Daumier donne pour une fois la parole aux Noirs mais leur avis n’est pas pris en compte : la répression est affaire de Blancs. A l’époque, le droit international est une pratique occidentale ; les Noirs doivent s’y plier, quelles qu’en soient les retombées matérielles, sociales ou économiques. En pratique, s’ils soient saisis par des Anglais ou des Français, les captifs connaissent des sorts équivalents. Ils ne sont pas ramenés à leur point d’embarquement où ils ne pourraient rester en liberté ; les deux pays les font parfois servir plusieurs années avant de leur accorder la liberté mais ils sont nombreux à s’installer au Sierra Leone.
Toutes à leur rancune nationaliste, l’opinion et la presse françaises se bornent à rejeter toute nouvelle convention avec l’Angleterre, comme humiliante. Pendant ce temps le trafic illégal d’êtres humains perdure et la cause des Noirs reste bien lointaine.
Convention bilatérale
Face à la crise du droit de visite, Guizot doit déployer habileté et détermination pour maintenir un accord diplomatique. En décembre 1844, il reprend l’initiative d’un contact avec l’Angleterre, ce qui a sans doute suscité cette caricature. Pour calmer l’opinion toujours désireuse d’égaler l’Angleterre, Guizot fait aboutir l’idée d’une parité des marines françaises et anglaises pour surveiller la côte d’Afrique.

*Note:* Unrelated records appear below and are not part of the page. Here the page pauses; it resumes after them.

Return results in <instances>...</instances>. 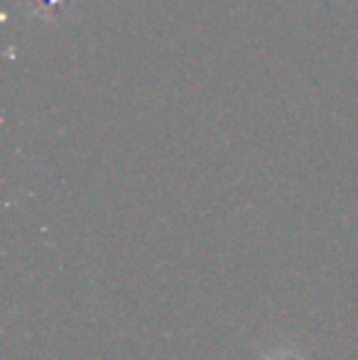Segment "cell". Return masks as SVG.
Wrapping results in <instances>:
<instances>
[{
  "label": "cell",
  "instance_id": "1",
  "mask_svg": "<svg viewBox=\"0 0 358 360\" xmlns=\"http://www.w3.org/2000/svg\"><path fill=\"white\" fill-rule=\"evenodd\" d=\"M270 360H297L292 353H280V356H272Z\"/></svg>",
  "mask_w": 358,
  "mask_h": 360
}]
</instances>
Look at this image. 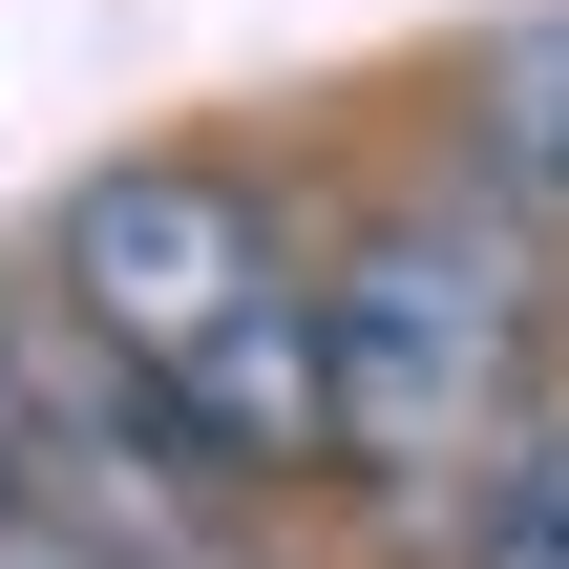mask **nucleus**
<instances>
[{"mask_svg":"<svg viewBox=\"0 0 569 569\" xmlns=\"http://www.w3.org/2000/svg\"><path fill=\"white\" fill-rule=\"evenodd\" d=\"M528 359H549V253H528L507 190H401V211H359L317 253V422H338V486H443V465L486 486L507 422H549Z\"/></svg>","mask_w":569,"mask_h":569,"instance_id":"obj_2","label":"nucleus"},{"mask_svg":"<svg viewBox=\"0 0 569 569\" xmlns=\"http://www.w3.org/2000/svg\"><path fill=\"white\" fill-rule=\"evenodd\" d=\"M465 148H486L507 211H569V21H507V42H486V127H465Z\"/></svg>","mask_w":569,"mask_h":569,"instance_id":"obj_3","label":"nucleus"},{"mask_svg":"<svg viewBox=\"0 0 569 569\" xmlns=\"http://www.w3.org/2000/svg\"><path fill=\"white\" fill-rule=\"evenodd\" d=\"M465 569H569V401L507 422V465L465 486Z\"/></svg>","mask_w":569,"mask_h":569,"instance_id":"obj_4","label":"nucleus"},{"mask_svg":"<svg viewBox=\"0 0 569 569\" xmlns=\"http://www.w3.org/2000/svg\"><path fill=\"white\" fill-rule=\"evenodd\" d=\"M42 296L84 317V359L211 465V486H317V253L232 148H127L42 211Z\"/></svg>","mask_w":569,"mask_h":569,"instance_id":"obj_1","label":"nucleus"},{"mask_svg":"<svg viewBox=\"0 0 569 569\" xmlns=\"http://www.w3.org/2000/svg\"><path fill=\"white\" fill-rule=\"evenodd\" d=\"M0 569H84V549H63V528H42V507L0 486Z\"/></svg>","mask_w":569,"mask_h":569,"instance_id":"obj_5","label":"nucleus"}]
</instances>
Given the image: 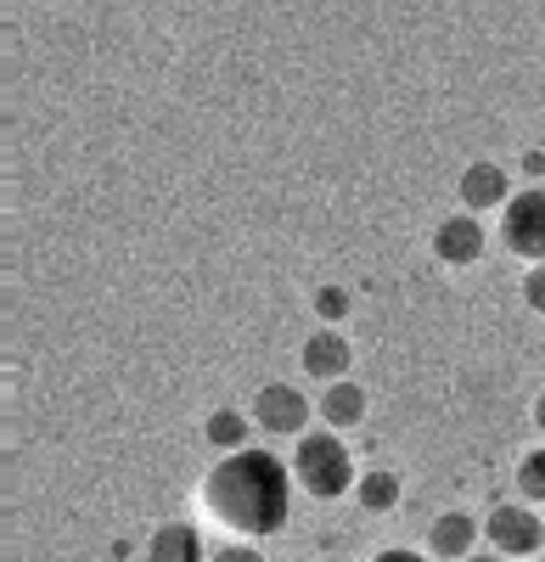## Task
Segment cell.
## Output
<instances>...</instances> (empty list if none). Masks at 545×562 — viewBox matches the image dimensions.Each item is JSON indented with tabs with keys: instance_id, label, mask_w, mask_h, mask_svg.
I'll return each instance as SVG.
<instances>
[{
	"instance_id": "cell-12",
	"label": "cell",
	"mask_w": 545,
	"mask_h": 562,
	"mask_svg": "<svg viewBox=\"0 0 545 562\" xmlns=\"http://www.w3.org/2000/svg\"><path fill=\"white\" fill-rule=\"evenodd\" d=\"M248 434H253V416H242V405H214V411L203 416V439H208L219 456L248 450Z\"/></svg>"
},
{
	"instance_id": "cell-15",
	"label": "cell",
	"mask_w": 545,
	"mask_h": 562,
	"mask_svg": "<svg viewBox=\"0 0 545 562\" xmlns=\"http://www.w3.org/2000/svg\"><path fill=\"white\" fill-rule=\"evenodd\" d=\"M315 315H321V326H338L349 315V293L343 288H315Z\"/></svg>"
},
{
	"instance_id": "cell-14",
	"label": "cell",
	"mask_w": 545,
	"mask_h": 562,
	"mask_svg": "<svg viewBox=\"0 0 545 562\" xmlns=\"http://www.w3.org/2000/svg\"><path fill=\"white\" fill-rule=\"evenodd\" d=\"M512 484H518V501L545 506V439H540L534 450H523V456H518V467H512Z\"/></svg>"
},
{
	"instance_id": "cell-1",
	"label": "cell",
	"mask_w": 545,
	"mask_h": 562,
	"mask_svg": "<svg viewBox=\"0 0 545 562\" xmlns=\"http://www.w3.org/2000/svg\"><path fill=\"white\" fill-rule=\"evenodd\" d=\"M203 506L219 529L264 540L293 518V467L276 450H231L203 473Z\"/></svg>"
},
{
	"instance_id": "cell-5",
	"label": "cell",
	"mask_w": 545,
	"mask_h": 562,
	"mask_svg": "<svg viewBox=\"0 0 545 562\" xmlns=\"http://www.w3.org/2000/svg\"><path fill=\"white\" fill-rule=\"evenodd\" d=\"M501 248L529 265H545V186H523L501 209Z\"/></svg>"
},
{
	"instance_id": "cell-20",
	"label": "cell",
	"mask_w": 545,
	"mask_h": 562,
	"mask_svg": "<svg viewBox=\"0 0 545 562\" xmlns=\"http://www.w3.org/2000/svg\"><path fill=\"white\" fill-rule=\"evenodd\" d=\"M467 562H507V557H501V551H473Z\"/></svg>"
},
{
	"instance_id": "cell-17",
	"label": "cell",
	"mask_w": 545,
	"mask_h": 562,
	"mask_svg": "<svg viewBox=\"0 0 545 562\" xmlns=\"http://www.w3.org/2000/svg\"><path fill=\"white\" fill-rule=\"evenodd\" d=\"M208 562H270V557H264L259 546H248V540H237V546H219V551H214Z\"/></svg>"
},
{
	"instance_id": "cell-21",
	"label": "cell",
	"mask_w": 545,
	"mask_h": 562,
	"mask_svg": "<svg viewBox=\"0 0 545 562\" xmlns=\"http://www.w3.org/2000/svg\"><path fill=\"white\" fill-rule=\"evenodd\" d=\"M534 562H545V557H534Z\"/></svg>"
},
{
	"instance_id": "cell-11",
	"label": "cell",
	"mask_w": 545,
	"mask_h": 562,
	"mask_svg": "<svg viewBox=\"0 0 545 562\" xmlns=\"http://www.w3.org/2000/svg\"><path fill=\"white\" fill-rule=\"evenodd\" d=\"M147 562H208V551L192 524H158L147 540Z\"/></svg>"
},
{
	"instance_id": "cell-2",
	"label": "cell",
	"mask_w": 545,
	"mask_h": 562,
	"mask_svg": "<svg viewBox=\"0 0 545 562\" xmlns=\"http://www.w3.org/2000/svg\"><path fill=\"white\" fill-rule=\"evenodd\" d=\"M293 484L309 501H343L360 473H354V450L343 445V434L332 428H309L304 439H293Z\"/></svg>"
},
{
	"instance_id": "cell-8",
	"label": "cell",
	"mask_w": 545,
	"mask_h": 562,
	"mask_svg": "<svg viewBox=\"0 0 545 562\" xmlns=\"http://www.w3.org/2000/svg\"><path fill=\"white\" fill-rule=\"evenodd\" d=\"M298 366H304L321 389H327V383H343L349 366H354V344L338 333V326H315V333L298 344Z\"/></svg>"
},
{
	"instance_id": "cell-4",
	"label": "cell",
	"mask_w": 545,
	"mask_h": 562,
	"mask_svg": "<svg viewBox=\"0 0 545 562\" xmlns=\"http://www.w3.org/2000/svg\"><path fill=\"white\" fill-rule=\"evenodd\" d=\"M248 416H253V428L270 434V439H304L315 428V400L304 389H293V383H264L253 394Z\"/></svg>"
},
{
	"instance_id": "cell-9",
	"label": "cell",
	"mask_w": 545,
	"mask_h": 562,
	"mask_svg": "<svg viewBox=\"0 0 545 562\" xmlns=\"http://www.w3.org/2000/svg\"><path fill=\"white\" fill-rule=\"evenodd\" d=\"M478 540H484V524L462 506L439 512V518L428 524V557H439V562H467L478 551Z\"/></svg>"
},
{
	"instance_id": "cell-10",
	"label": "cell",
	"mask_w": 545,
	"mask_h": 562,
	"mask_svg": "<svg viewBox=\"0 0 545 562\" xmlns=\"http://www.w3.org/2000/svg\"><path fill=\"white\" fill-rule=\"evenodd\" d=\"M366 389H360L354 378H343V383H327L321 389V400H315V416H321V428H332V434H349V428H360L366 422Z\"/></svg>"
},
{
	"instance_id": "cell-3",
	"label": "cell",
	"mask_w": 545,
	"mask_h": 562,
	"mask_svg": "<svg viewBox=\"0 0 545 562\" xmlns=\"http://www.w3.org/2000/svg\"><path fill=\"white\" fill-rule=\"evenodd\" d=\"M484 540H489V551H501L507 562L512 557L518 562L545 557V518H540V506H529V501H495L484 512Z\"/></svg>"
},
{
	"instance_id": "cell-13",
	"label": "cell",
	"mask_w": 545,
	"mask_h": 562,
	"mask_svg": "<svg viewBox=\"0 0 545 562\" xmlns=\"http://www.w3.org/2000/svg\"><path fill=\"white\" fill-rule=\"evenodd\" d=\"M354 501H360V512H394V506H399V473H388V467L360 473Z\"/></svg>"
},
{
	"instance_id": "cell-18",
	"label": "cell",
	"mask_w": 545,
	"mask_h": 562,
	"mask_svg": "<svg viewBox=\"0 0 545 562\" xmlns=\"http://www.w3.org/2000/svg\"><path fill=\"white\" fill-rule=\"evenodd\" d=\"M372 562H433L428 551H405V546H388V551H377Z\"/></svg>"
},
{
	"instance_id": "cell-16",
	"label": "cell",
	"mask_w": 545,
	"mask_h": 562,
	"mask_svg": "<svg viewBox=\"0 0 545 562\" xmlns=\"http://www.w3.org/2000/svg\"><path fill=\"white\" fill-rule=\"evenodd\" d=\"M523 304H529L534 315H545V265H529V270H523Z\"/></svg>"
},
{
	"instance_id": "cell-7",
	"label": "cell",
	"mask_w": 545,
	"mask_h": 562,
	"mask_svg": "<svg viewBox=\"0 0 545 562\" xmlns=\"http://www.w3.org/2000/svg\"><path fill=\"white\" fill-rule=\"evenodd\" d=\"M456 192H462V209L467 214H501L518 192H512V169L507 164H495V158H473L456 180Z\"/></svg>"
},
{
	"instance_id": "cell-6",
	"label": "cell",
	"mask_w": 545,
	"mask_h": 562,
	"mask_svg": "<svg viewBox=\"0 0 545 562\" xmlns=\"http://www.w3.org/2000/svg\"><path fill=\"white\" fill-rule=\"evenodd\" d=\"M433 259L439 265H450V270H467V265H478L484 259V248H489V231H484V220L478 214H467V209H456V214H444L439 225H433Z\"/></svg>"
},
{
	"instance_id": "cell-19",
	"label": "cell",
	"mask_w": 545,
	"mask_h": 562,
	"mask_svg": "<svg viewBox=\"0 0 545 562\" xmlns=\"http://www.w3.org/2000/svg\"><path fill=\"white\" fill-rule=\"evenodd\" d=\"M534 428H540V439H545V389L534 394Z\"/></svg>"
}]
</instances>
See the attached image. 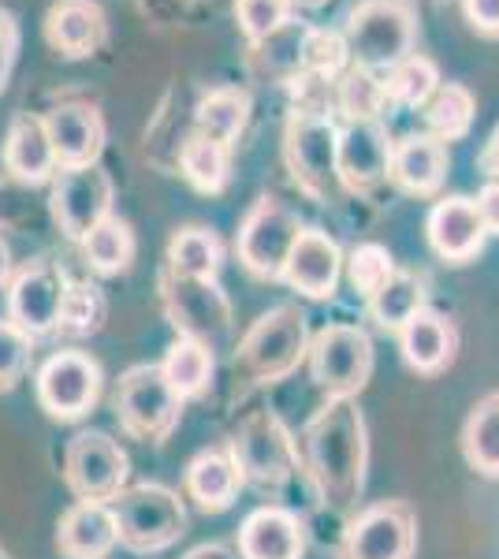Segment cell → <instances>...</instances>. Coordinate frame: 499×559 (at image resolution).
I'll use <instances>...</instances> for the list:
<instances>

La crise est surmontée par la nouvelle convention du 29 mai 1845, mais à quel prix ! La France envoie 26 navires de guerre, soient 2840 hommes et 222 canons, croiser au large de l’Afrique.
Les signataires français, Louis de Baupoil, comte de Saint-Aulaire, ambassadeur à Londres, et l’anglophile Victor de Broglie, ancien ministre des Affaires étrangères, apposent un sceau à leurs armes, un usage qui a encore cours en cette première moitié du XIXe siècle. Suivent les signataires anglais : Lord Aberdeen, principal Secrétaire d’Etat pour les Affaires étrangères et Stephen Lushington, juge de la haute cour d’Amirauté. Le triple lien de fils de soie bleu blanc rouge qui relie les cachets au bas des deux versions linguistiques symbolise la nouvelle solidarité instituée par le traité et reste considéré comme une précaution contre une fraude éventuelle.
Cette croisière française dispendieuse sera supprimée par la Seconde République qui abolit l’esclavage, en 1848.
Survivance de la traite illégale
La traite des Noirs se prolonge pendant plusieurs décennies au XIXe siècle après sa condamnation par l’Angleterre, puis par la France et la plupart des nations occidentales. Le système international de répression ne suffit cependant pas à y mettre un terme. Car après 1848, il existe encore une demande de captifs dans les colonies néerlandaises et espagnoles et au Brésil, où l’esclavage subsiste. La traite ne disparaîtra de l’Atlantique qu’ au tournant des années 1860.
Au total cependant, la répression menée au XIXe siècle par les marines anglaise et française permet à 160 000 Africains d’échapper à l’esclavage et, parmi eux, 96 000 s’installent en Sierra Leone.
Serge DAGET La répression de la traite des Noirs au XIXe siècle : l'action des croisières françaises sur les côtes occidentales de l'Afrique, 1817-1850 Paris, Karthala, 1997.
David ELTIS Economic Growth and the Ending of the Trasatlantic Slave Trade, New York, Oxford University Press, 1987.
Guide des sources de la traite négrière, de l'esclavage et de leurs abolitions Direction des Archives de France, La documentation française, Paris, 2007.